SOURCE DOCUMENT
◆ ◆ ◆

The exes share a 12-year-old daughter named Charlotte Diana, whose moniker pays tribute to the Earl’s late older sister.
Spencer also has four children from his previous marriage to his first wife, Victoria Lockwood, and two children with his second wife, Caroline Freud.
Karen is also mom to two daughters, whom she welcomed in her previous marriage to Hollywood producer Mark Gordon.
The Daily Mail claimed Spencer and Karen’s relationship fell apart as he was writing his memoir in which he details losing his virginity to a sex worker at age 12 and the traumatic physical and sexual abuse he suffered as a child in boarding school.
Spencer said he was sexually abused by a female nurse assistant at the school, who he referred to as a “master of manipulation,” when he was 11.
The “White Ship” author claimed she would touch and French-kiss him.
“The effect of what she did to me was profound and immediate, awaking in me basic desires that had no place in one so young,” he wrote.
“This woman’s control over mesmerized boys was total, for we were starved of feminine warmth and desperate for her affection,” Spencer’s writing continued.
The outlet reports he also claimed that his five years of writing his upcoming memoir, “A Very Private School,” greatly affected him and pushed him to seek residential trauma treatment last year.
In a March interview with People, Spencer opened up about how “supportive” Karen had been throughout his healing journey as he recalled the traumatic details of his childhood.
“I think it was very challenging for her to have a husband going through what was essentially four and a half years of the most profound therapy with very difficult undertones to it. And she supported the idea of me doing it,” he said.
“I think she always hoped I would come out happier and healthier and that seems to be the case very much. So, I’m grateful to have her standing by me while I went through this, what I now realize was an essential process.”

◆ ◆ ◆

[Dataset entries]
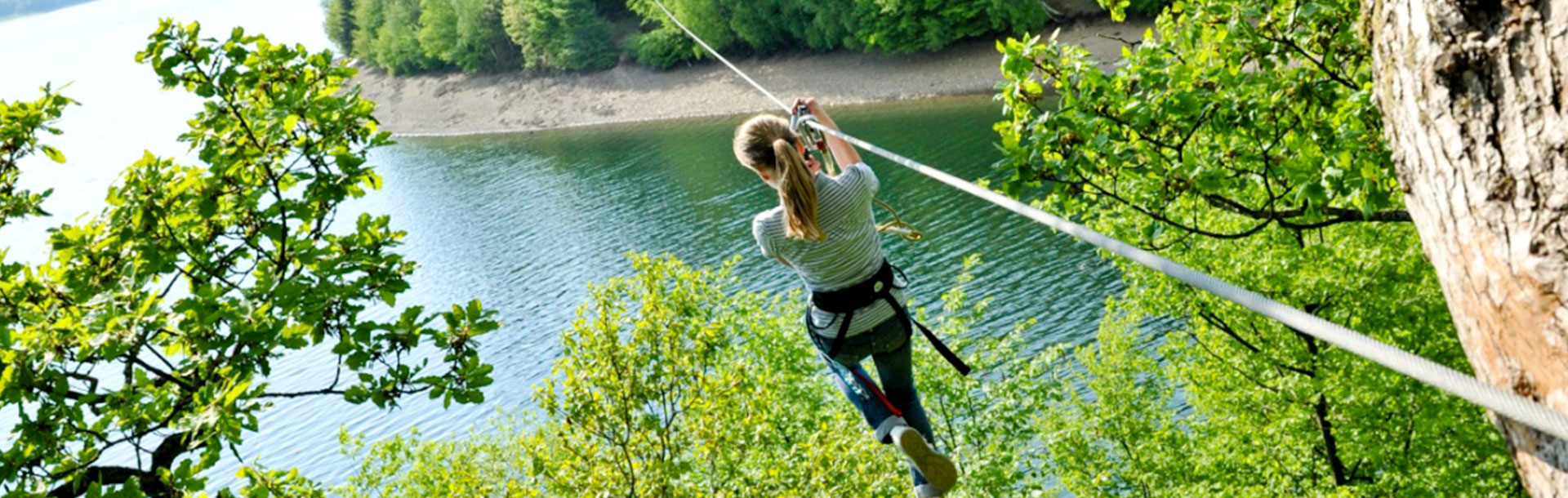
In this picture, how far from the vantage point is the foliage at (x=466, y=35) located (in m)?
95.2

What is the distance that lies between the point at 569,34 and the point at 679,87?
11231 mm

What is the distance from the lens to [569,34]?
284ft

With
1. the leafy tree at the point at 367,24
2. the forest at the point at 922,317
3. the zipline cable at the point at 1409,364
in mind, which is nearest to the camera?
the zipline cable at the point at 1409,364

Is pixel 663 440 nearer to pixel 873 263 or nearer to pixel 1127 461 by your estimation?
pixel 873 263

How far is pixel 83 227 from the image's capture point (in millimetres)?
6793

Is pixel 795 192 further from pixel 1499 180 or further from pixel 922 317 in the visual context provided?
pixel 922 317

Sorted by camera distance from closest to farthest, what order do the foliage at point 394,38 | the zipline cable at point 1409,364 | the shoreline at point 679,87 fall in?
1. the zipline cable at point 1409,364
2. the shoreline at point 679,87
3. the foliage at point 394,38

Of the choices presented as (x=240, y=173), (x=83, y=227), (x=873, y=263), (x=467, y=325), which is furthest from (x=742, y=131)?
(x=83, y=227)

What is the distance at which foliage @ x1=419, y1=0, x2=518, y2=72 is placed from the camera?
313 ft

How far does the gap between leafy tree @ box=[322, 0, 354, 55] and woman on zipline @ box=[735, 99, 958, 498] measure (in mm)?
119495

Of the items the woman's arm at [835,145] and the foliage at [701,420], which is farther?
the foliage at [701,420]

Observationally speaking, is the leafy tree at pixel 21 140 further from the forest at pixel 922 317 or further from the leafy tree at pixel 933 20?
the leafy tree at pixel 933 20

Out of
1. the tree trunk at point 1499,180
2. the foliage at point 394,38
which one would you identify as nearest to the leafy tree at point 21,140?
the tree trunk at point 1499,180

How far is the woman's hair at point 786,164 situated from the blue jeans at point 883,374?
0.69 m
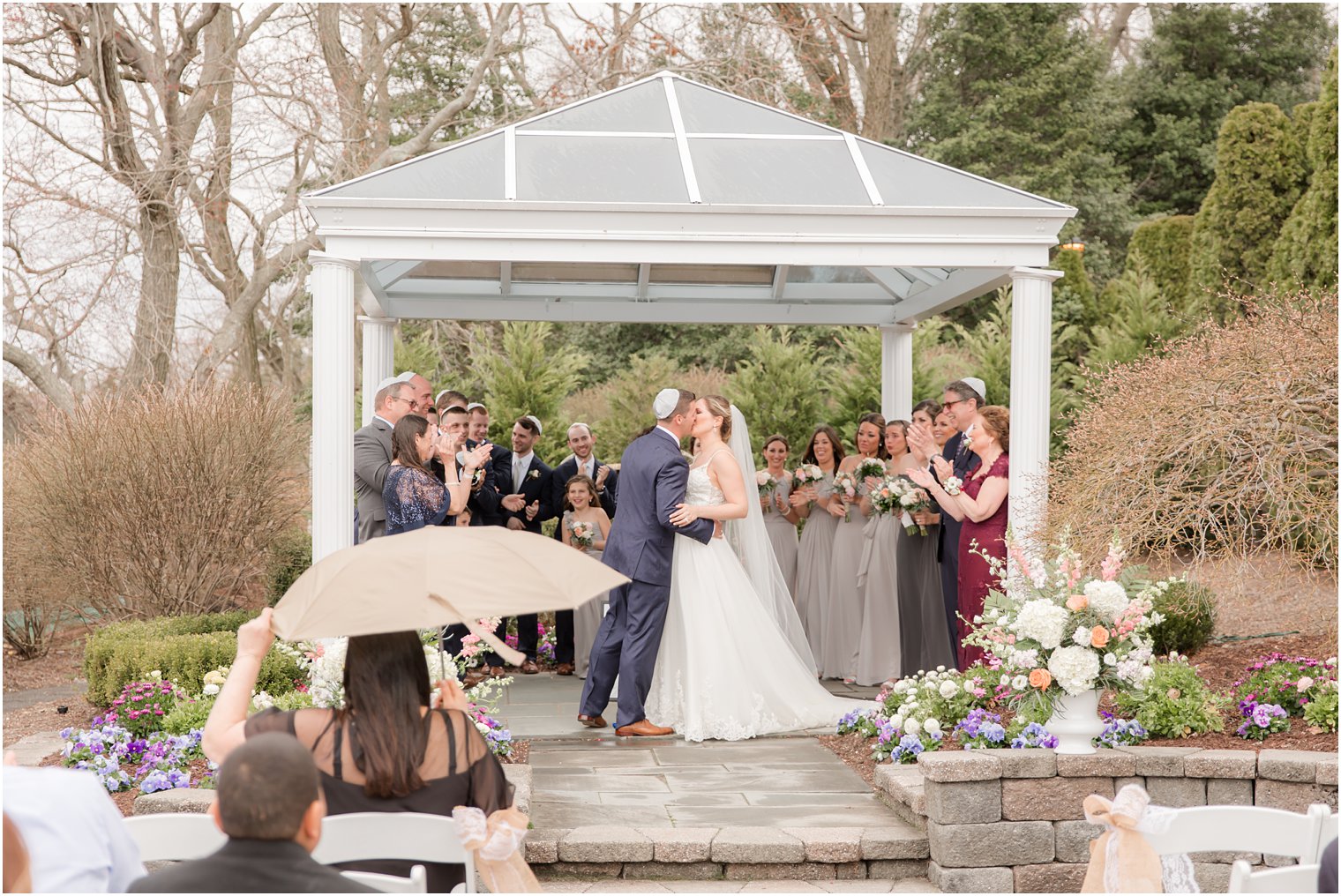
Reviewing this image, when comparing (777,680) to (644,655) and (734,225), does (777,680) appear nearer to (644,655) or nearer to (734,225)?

◆ ◆ ◆

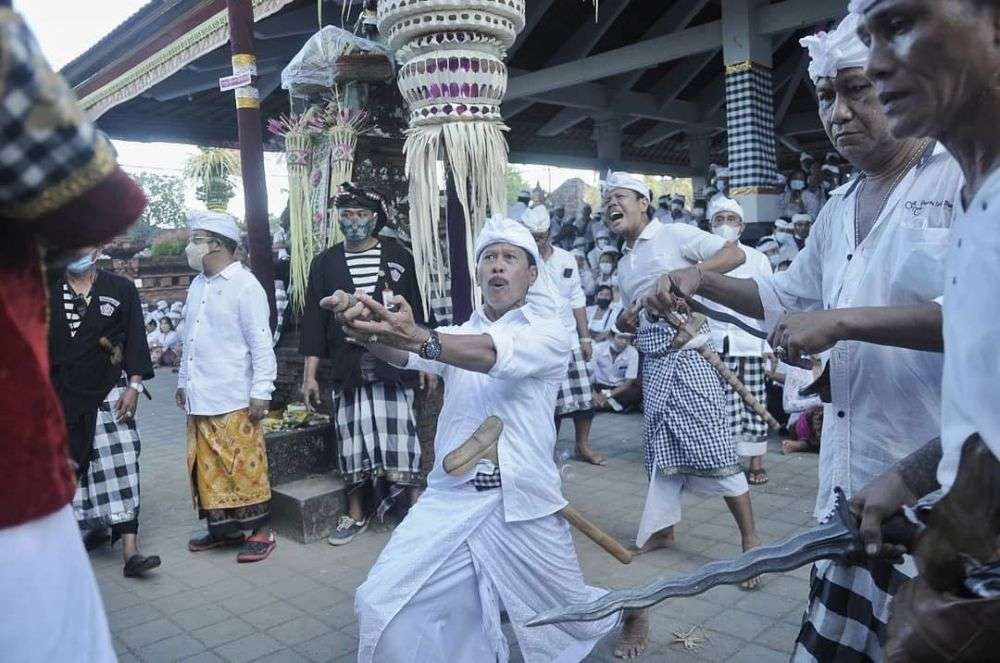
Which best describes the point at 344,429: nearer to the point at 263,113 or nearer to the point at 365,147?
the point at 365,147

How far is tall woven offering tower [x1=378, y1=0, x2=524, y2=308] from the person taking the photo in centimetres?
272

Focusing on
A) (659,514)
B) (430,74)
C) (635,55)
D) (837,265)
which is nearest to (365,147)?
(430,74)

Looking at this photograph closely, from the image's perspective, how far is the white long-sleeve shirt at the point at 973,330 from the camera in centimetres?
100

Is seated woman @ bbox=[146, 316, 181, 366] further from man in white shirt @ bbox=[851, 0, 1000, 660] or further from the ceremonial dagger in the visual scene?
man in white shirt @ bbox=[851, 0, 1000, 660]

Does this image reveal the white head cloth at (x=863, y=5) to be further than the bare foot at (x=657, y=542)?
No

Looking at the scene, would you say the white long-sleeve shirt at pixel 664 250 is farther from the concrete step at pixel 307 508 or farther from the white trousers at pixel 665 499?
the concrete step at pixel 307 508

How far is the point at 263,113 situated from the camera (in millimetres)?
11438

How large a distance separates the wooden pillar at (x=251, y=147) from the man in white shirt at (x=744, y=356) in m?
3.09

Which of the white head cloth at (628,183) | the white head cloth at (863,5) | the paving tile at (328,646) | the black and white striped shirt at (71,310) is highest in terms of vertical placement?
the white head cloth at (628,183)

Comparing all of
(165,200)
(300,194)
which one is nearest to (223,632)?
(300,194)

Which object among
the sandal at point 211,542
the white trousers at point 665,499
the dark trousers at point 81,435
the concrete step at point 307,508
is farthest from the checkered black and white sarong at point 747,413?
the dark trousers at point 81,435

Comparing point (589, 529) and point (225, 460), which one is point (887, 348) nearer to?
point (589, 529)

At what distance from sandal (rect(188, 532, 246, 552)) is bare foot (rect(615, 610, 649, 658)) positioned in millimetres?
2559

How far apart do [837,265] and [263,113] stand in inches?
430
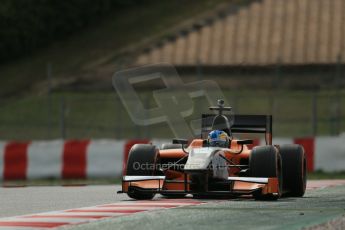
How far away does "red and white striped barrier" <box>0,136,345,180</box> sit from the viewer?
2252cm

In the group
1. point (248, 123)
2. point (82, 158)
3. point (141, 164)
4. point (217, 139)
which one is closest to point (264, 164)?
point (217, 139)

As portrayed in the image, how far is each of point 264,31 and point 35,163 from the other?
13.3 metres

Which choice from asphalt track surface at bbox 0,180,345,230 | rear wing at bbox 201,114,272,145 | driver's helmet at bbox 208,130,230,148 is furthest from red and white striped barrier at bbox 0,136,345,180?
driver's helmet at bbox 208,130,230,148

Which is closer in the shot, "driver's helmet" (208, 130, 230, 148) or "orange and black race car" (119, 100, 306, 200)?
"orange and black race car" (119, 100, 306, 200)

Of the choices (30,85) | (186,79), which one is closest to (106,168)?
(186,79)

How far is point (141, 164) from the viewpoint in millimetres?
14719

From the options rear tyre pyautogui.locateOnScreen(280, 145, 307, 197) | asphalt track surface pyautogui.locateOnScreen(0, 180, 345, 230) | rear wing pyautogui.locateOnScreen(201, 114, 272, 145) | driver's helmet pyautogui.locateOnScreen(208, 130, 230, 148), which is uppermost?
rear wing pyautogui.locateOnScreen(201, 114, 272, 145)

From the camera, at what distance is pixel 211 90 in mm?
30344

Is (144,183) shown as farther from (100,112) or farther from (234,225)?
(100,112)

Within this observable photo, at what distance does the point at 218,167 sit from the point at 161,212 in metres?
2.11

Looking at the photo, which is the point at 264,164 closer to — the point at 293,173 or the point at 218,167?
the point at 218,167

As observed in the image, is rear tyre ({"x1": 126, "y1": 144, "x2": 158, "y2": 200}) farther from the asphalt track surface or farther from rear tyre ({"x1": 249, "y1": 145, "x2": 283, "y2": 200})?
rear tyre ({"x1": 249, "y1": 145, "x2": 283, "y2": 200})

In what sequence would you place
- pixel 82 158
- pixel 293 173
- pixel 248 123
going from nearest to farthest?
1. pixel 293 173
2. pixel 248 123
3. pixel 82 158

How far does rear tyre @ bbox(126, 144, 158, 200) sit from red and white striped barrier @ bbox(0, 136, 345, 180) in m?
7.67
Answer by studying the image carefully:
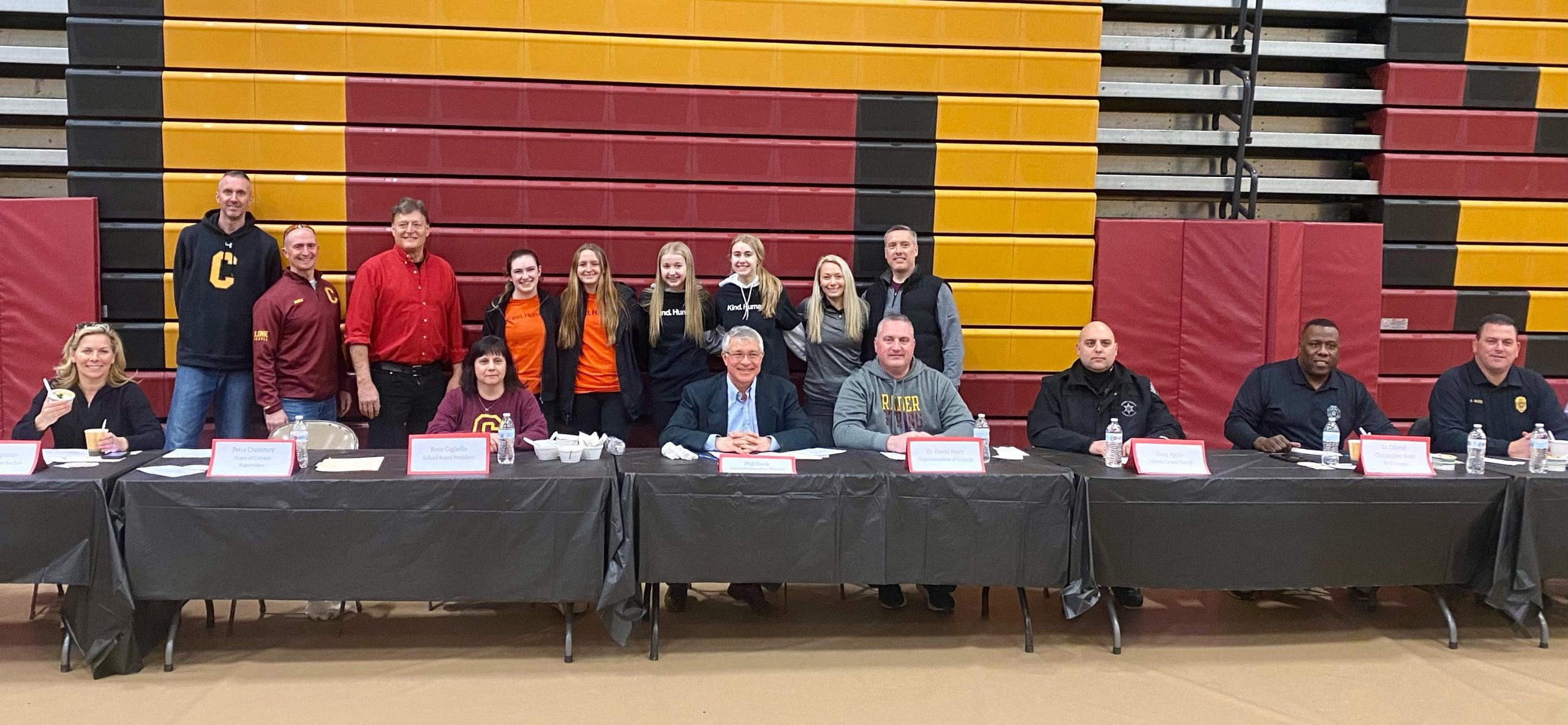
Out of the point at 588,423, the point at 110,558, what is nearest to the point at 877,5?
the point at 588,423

◆ ◆ ◆

ACTIVITY
Decide whether each statement agrees with the passage about Spencer and his memoir: (a) Charlotte Diana is 12 years old; (b) Spencer has two children from his marriage to Victoria Lockwood; (c) Spencer gave an interview to People in March. Answer yes or no for each, quoting the words of the passage that decide it. The listing is not needed for this work.

EXPECTED ANSWER
(a) Yes: "The exes share a 12-year-old daughter named Charlotte Diana"
(b) No: "Spencer also has four children from his previous marriage to his first wife, Victoria Lockwood"
(c) Yes: "In a March interview with People"